[Task instructions]: Copy out the data word for word, without any of its pictures.

Stored data entries:
=======

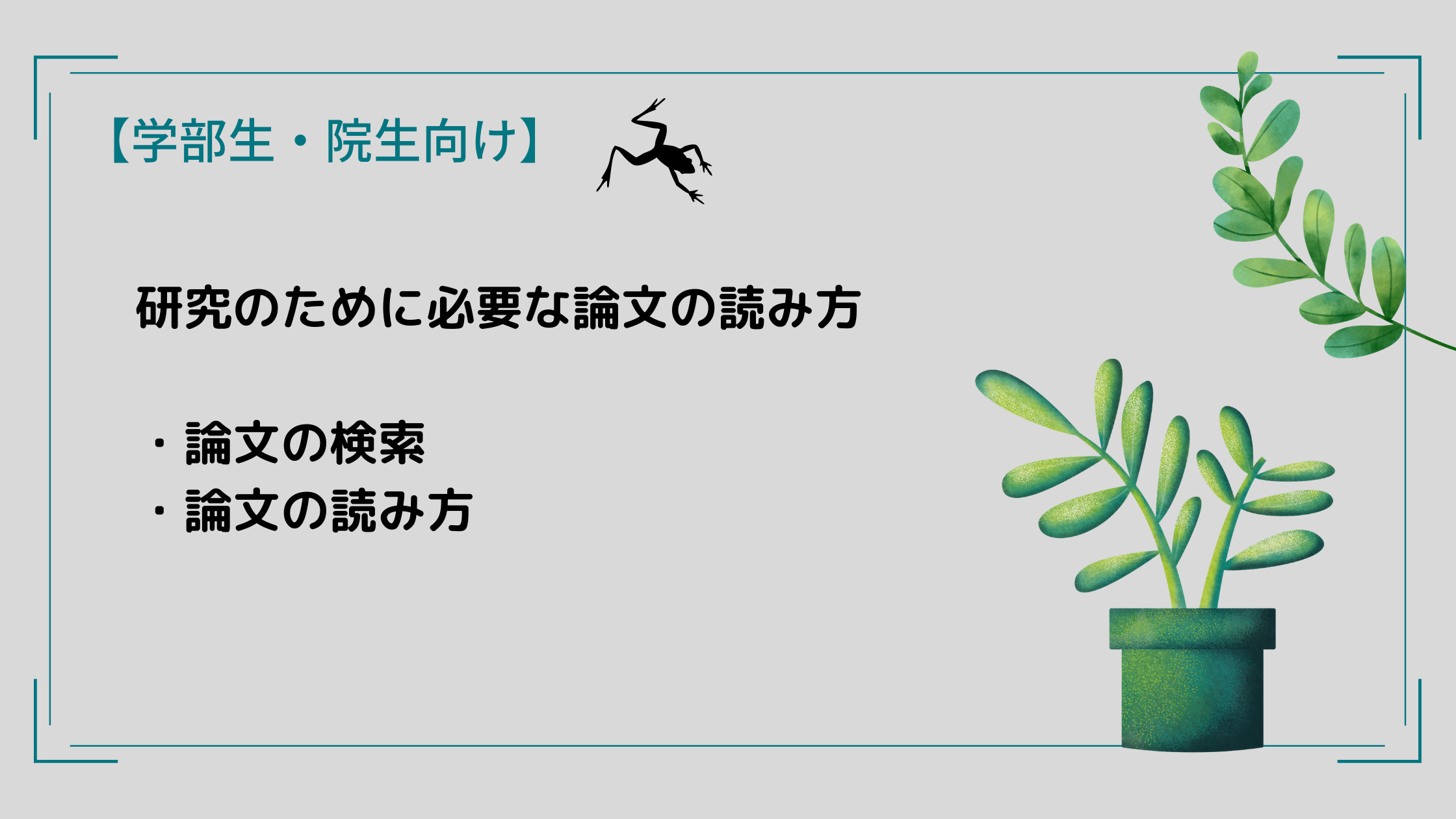 【学部生・院生向け】

研究のために必要な論文の読み方

・論文の検索
・論文の読み方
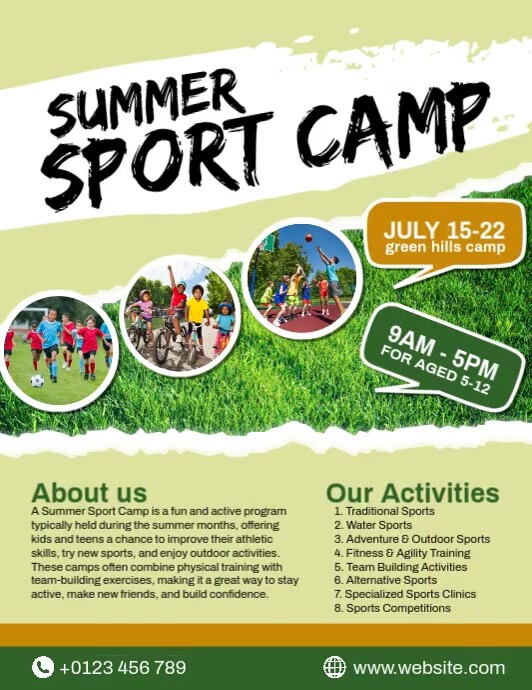 SUMMER SPORT CAMP

JULY 15-22
green hills camp

9AM - 5PM
FOR AGED 5-12

About us

A Summer Sport Camp is a fun and active program typically held during the summer months, offering kids and teens a chance to improve their athletic skills, try new sports, and enjoy outdoor activities. These camps often combine physical training with team-building exercises, making it a great way to stay active, make new friends, and build confidence.

Our Activities

1. Traditional Sports
2. Water Sports
3. Adventure & Outdoor Sports
4. Fitness & Agility Training
5. Team Building Activities
6. Alternative Sports
7. Specialized Sports Clinics
8. Sports Competitions

+0123 456 789

www.website.com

=======

[Response below]:
 【学部生・院生向け】

研究のために必要な論文の読み方

・論文の検索
・論文の読み方
 SUMMER SPORT CAMP

JULY 15-22
green hills camp

9AM - 5PM
FOR AGED 5-12

About us

A Summer Sport Camp is a fun and active program typically held during the summer months, offering kids and teens a chance to improve their athletic skills, try new sports, and enjoy outdoor activities. These camps often combine physical training with team-building exercises, making it a great way to stay active, make new friends, and build confidence.

Our Activities

1. Traditional Sports
2. Water Sports
3. Adventure & Outdoor Sports
4. Fitness & Agility Training
5. Team Building Activities
6. Alternative Sports
7. Specialized Sports Clinics
8. Sports Competitions

+0123 456 789

www.website.com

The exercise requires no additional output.